Cette grande nuit de la dialectique et de la philosophie marxiste (car le marxisme visait à l'abolir pour la réaliser) s'arrête timidement en 1923 lorsque le jeune hongrois Georg Lukacs publie Histoire et conscience de classe, essai d'épistémologie et d'ontologie marxiste jetant les bases d'une interprétation continue du monde basé sur l'orthodoxie de la méthode dialectique et non pas du contenu. En 1925, Karl Korsch continue à réintroduire le marxisme en philosophie avec Marxisme et philosophie, poursuivant le chantier ouvert par Lukacs quelques années plus tôt. En France, c'est Henri Lefebvre qui assume cette tâche en publiant en 1934 les morceaux choisis de Karl Marx chez Gallimard, aidé de Norbert Gutermann. Il récidive quelques années après avec une traduction inédite de Lénine Les cahiers sur la dialectique de Hegel accompagnée d'une généreuse préface de 100 pages insistant sur le socle épistémologique du marxisme. Après plusieurs publications concernant le marxisme et plus largement le matérialisme dialectique, Henri Lefebvre, adhérant au Parti communiste français, publie en 1947 un livre au titre énigmatique : Critique de la vie quotidienne, sobrement sous-titré : Introduction.

Cet essai de sociologie se propose de rendre compte de la quotidienneté comme structure, comme objet, comme sédimentation des activités. En reprenant le mot de Hegel : « Ce qui nous est familier ne nous est pas pour autant connu », Lefebvre tente de dévoiler ce qui, derrière la banalité d'un certain nombre de gestes, nous révèle la vérité du procès de production capitaliste. Le thème qui structure la critique de la vie quotidienne et l’ensemble de l'œuvre d’Henri Lefebvre est celui de la séparation, souvent nommé aliénation. Dans les Manuscrits de 1844, Marx développe l'idée selon laquelle le sujet contemporain, pris dans les rapports de production capitalistes, s'aliène dans la reproduction sociale de son existence. Car son activité concrète, sa praxis, qui constitue le propre de son humanité, est réduite à l'état de moyen pour une fin qui ne lui appartient pas : l'accumulation du capital.

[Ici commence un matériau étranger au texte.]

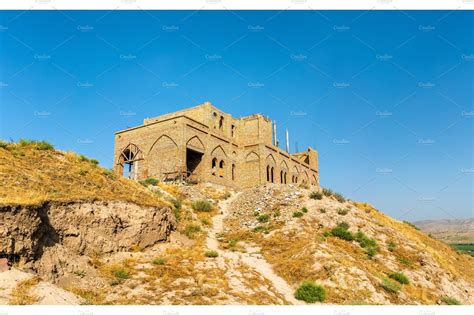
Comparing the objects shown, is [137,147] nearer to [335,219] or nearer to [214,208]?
[214,208]

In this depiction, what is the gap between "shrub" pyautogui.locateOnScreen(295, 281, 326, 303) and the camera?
44.8 feet

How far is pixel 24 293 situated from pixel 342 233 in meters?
16.0

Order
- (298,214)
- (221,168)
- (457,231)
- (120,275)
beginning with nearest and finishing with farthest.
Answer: (120,275), (298,214), (221,168), (457,231)

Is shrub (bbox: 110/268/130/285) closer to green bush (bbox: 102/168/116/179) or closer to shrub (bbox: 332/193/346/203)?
green bush (bbox: 102/168/116/179)

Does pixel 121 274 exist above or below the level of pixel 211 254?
below

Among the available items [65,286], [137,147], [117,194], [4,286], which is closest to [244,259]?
[117,194]

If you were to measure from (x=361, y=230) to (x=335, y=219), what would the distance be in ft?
5.20

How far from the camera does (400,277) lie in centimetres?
1709

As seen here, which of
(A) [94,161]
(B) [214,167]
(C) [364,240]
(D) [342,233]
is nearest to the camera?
(C) [364,240]

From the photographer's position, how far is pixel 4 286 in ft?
31.1

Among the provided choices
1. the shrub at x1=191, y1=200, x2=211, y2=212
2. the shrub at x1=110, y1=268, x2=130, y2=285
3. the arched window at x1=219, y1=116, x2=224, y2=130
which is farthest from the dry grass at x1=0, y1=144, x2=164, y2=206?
the arched window at x1=219, y1=116, x2=224, y2=130

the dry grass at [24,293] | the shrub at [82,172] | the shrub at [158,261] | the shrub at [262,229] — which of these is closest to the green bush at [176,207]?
the shrub at [262,229]

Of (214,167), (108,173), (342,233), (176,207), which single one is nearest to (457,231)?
(214,167)

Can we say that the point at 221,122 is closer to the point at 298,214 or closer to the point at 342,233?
the point at 298,214
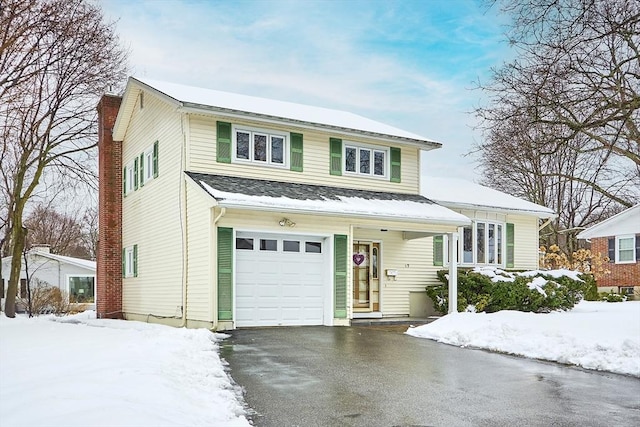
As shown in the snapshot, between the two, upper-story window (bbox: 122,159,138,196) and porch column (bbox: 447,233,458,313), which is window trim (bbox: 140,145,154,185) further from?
porch column (bbox: 447,233,458,313)

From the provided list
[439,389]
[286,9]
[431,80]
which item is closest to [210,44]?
[286,9]

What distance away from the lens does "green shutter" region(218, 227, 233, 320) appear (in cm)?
1428

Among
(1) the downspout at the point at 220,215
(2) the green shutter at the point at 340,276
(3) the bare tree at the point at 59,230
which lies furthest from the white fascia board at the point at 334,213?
(3) the bare tree at the point at 59,230

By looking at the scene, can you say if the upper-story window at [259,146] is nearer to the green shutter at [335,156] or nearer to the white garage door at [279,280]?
the green shutter at [335,156]

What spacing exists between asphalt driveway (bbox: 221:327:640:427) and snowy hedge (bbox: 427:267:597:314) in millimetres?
6734

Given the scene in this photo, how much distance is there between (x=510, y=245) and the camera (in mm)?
21766

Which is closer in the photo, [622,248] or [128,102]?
[128,102]

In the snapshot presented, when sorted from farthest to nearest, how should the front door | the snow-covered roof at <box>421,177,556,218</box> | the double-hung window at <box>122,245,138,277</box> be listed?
1. the snow-covered roof at <box>421,177,556,218</box>
2. the double-hung window at <box>122,245,138,277</box>
3. the front door

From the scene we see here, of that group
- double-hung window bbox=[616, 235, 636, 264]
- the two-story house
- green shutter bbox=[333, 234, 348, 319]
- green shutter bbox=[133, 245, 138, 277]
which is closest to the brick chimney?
the two-story house

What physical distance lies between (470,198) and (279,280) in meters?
8.93

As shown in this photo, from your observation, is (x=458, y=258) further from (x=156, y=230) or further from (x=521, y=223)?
(x=156, y=230)

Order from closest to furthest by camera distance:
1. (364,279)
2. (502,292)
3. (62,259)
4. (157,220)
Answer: (157,220) → (502,292) → (364,279) → (62,259)

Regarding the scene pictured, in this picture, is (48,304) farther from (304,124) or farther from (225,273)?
(304,124)

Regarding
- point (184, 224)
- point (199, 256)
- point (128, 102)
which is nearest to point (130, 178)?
point (128, 102)
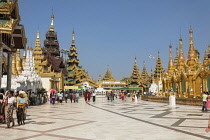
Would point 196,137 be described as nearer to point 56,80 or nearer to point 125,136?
point 125,136

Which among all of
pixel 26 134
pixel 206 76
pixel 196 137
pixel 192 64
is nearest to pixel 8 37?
pixel 26 134

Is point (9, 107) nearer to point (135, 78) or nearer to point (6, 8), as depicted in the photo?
point (6, 8)

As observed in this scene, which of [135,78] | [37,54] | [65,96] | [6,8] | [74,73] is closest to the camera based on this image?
[6,8]

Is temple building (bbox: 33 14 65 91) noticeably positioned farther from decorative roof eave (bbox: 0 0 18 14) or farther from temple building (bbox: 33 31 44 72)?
decorative roof eave (bbox: 0 0 18 14)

Non seulement l'activité en elle-même, de plus en plus fracturée et compartimentée, devient abrutissante et confine le travailleur au rôle d'appendice de la machine et l'ouvrier perd le contrôle et la représentation de ce qu'il produit, mais il est hors de lui-même quand il produit ; il perd sa vie à la gagner et la quasi totalité de son temps est un temps réifié en tant que moyen pour une existence qui ne débute qu'en dehors des heures de travail. Selon Lefebvre, cette aliénation vue par Marx dans la sphère de la production ne fait que supposer d'autres formes de séparations et d'aliénations qui, dans le cadre de la société capitaliste, envahissent les autres activités, dont la consommation. Pour Lefebvre, la société d'après-guerre, du plan Marshall et de la séduction libérale, charrie un nombre important de nouvelles aliénations que le marxisme doit réinterpréter. Ce qui s'appellera sous sa plume « société bureaucratique (ou technocratique) de consommation dirigée » place au cœur de l'existence la consommation et les loisirs qui, bien loin de former une émancipation, incarnent l'autre face de l'exploitation et de la domination. Le sociologue doit entrevoir le loisir comme intégré au travail ; la totalité travail-loisir se justifie dans la mesure où la seconde partie n'est que le reflet organisé de la première.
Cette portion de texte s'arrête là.